You are in Luck... It is remarkable that this information is still available to us, but as the OEM Tech 2 Provider, Bosch has produced this PDF to explain all of the operational aspects of the relationships between the Tech 2 and the CANdi Devices:

BOSCHOEMTECH2CANDIDATA.jpg

Additionally... Prior to hooking up the Tech 2 to the DLC... Try performing these "Assured Connection Steps" in the following order:

(1) ALWAYS Plug the Power Connection through the Power Port on the DLC Cable and NOT via the Power Port on the Tech 2 Base Unit.

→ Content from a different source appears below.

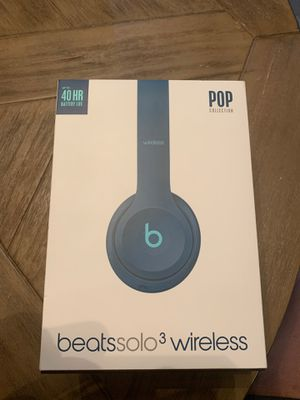 Brand New Beats Still Boxed up wireless $120 !! First come first served for Sale in Highland Hills, OH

(2) Slide the VCI Lock Lever to one side in the base of the Tech 2 and after removing it, use some CRC Electric Spray Solvent to flush out any Post-Manufacturing Detritus that may interfere with it getting a good, unbreakable connection between its internal tines and the Logic Board in the Base of the Tech 2. Allow the solvent to air dry and then re-insert the VCI Unit FIRMLY BUT GENTLY and slide the Lock home.

(3) Likewise, do the same operations with the CANdi Module-Cable with its very fine tubular copper Male-To-Female interface. Take special care to observe the difficulty with getting the S/S Locking Tab to completely LOCK when pushing the two sides into each other.

(4) Perform a Good Diagnostic of your DLC Port inside the Vehicle and have a look at THESE Training Videos on how to assure that it is functioning properly:



(5) Be very fastidious with your "GYMKO" Tech 2 whenever it comes to the Basic Setting Up of your Gear ...and create an "Orders Procedures" Method that will almost guarantee that the steps you take will solve most connection problems.

(6) Visit and Review ALL of the Tech 2 Training Videos provided by "DrShock" via THIS YouTube Link to his Channel:


CRC QD Electronic Connections Cleaner is THE BEST Solvent for doing these "Clean Ups":


61OrSbvCKCL._AC_SL1500_.jpg

Remember that "Big Problems ...have Small Beginnings" and very often can be run to ground by following these methods.... BOL (Best Of Luck)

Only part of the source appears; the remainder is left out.